Robbin valorizava o conselho de sua mãe mais do que qualquer outro pois este se mostrara útil mais de uma vez. Sua campanha nunca cruzou as fronteiras do norte, nem mesmo sabendo que a família de Caitriona o apoiaria caso marchasse nas terras fluviais com destino ao sul. O norte em si era maior do que todas as outras terras no sul. Mas antes de ir contra os exércitos de Circe, Robbin ainda precisava ter certeza de que todas as famílias do norte iriam de fato apoiá-lo.

Depois de comandar uma dezena de seus melhores homens a avançar na direção de um castelo nos limites ocidentais de suas próprias terras, Robbin atiçou seu cavalo e se pôs à frente deles. A maior parte do contingente comandado por Robbin, assim como sua mãe, aguardavam na distância. Na amurada, os arqueiros se preparavam para defender sua estância dos combatentes que se aproximavam dos portões. Tomando a dianteira de seus subordinados, uma figura encapuzada atirou uma flecha que se fincou no chão diante de Robbin e sua montaria.
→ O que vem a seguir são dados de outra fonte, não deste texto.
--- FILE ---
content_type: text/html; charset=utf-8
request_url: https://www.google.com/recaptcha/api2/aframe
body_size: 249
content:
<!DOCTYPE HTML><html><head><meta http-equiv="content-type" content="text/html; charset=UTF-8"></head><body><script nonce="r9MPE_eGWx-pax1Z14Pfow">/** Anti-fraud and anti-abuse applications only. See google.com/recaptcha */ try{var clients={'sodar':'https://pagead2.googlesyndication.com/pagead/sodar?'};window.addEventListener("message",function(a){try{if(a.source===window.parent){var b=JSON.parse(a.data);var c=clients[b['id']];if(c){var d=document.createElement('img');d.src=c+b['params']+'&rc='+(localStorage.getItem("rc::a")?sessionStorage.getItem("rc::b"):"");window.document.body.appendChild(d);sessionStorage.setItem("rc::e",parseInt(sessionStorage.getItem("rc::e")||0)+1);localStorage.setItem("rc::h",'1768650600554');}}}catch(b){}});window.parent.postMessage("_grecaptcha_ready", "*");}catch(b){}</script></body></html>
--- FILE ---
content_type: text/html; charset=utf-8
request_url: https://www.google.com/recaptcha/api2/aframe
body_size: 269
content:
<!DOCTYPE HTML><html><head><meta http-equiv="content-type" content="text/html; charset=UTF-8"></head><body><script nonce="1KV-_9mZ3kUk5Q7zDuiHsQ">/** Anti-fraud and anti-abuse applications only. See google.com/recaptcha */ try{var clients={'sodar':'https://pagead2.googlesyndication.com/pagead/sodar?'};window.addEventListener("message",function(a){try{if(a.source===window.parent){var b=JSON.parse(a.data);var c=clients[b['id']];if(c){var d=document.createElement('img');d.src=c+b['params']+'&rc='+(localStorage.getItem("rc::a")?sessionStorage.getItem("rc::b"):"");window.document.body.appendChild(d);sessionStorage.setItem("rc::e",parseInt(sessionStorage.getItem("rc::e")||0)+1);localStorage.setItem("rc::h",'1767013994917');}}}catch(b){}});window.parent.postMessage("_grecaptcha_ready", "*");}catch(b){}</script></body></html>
– A próxima flecha atravessará o seu coração se você não se anunciar logo, invasor. – a voz que chegou aos ouvidos de Robbin era clara e melodiosa.

– Sou Robbin York, filho de Eddrick York, senhor do norte. Exijo uma audiência com o senhor deste castelo. – ele respondeu sem desmontar.

– Muito bem, filho de Eddrick. A senhora do castelo vai ouvir o que você tem a dizer. 

A figura puxou o capuz para trás, revelando o rosto delicado de uma moça.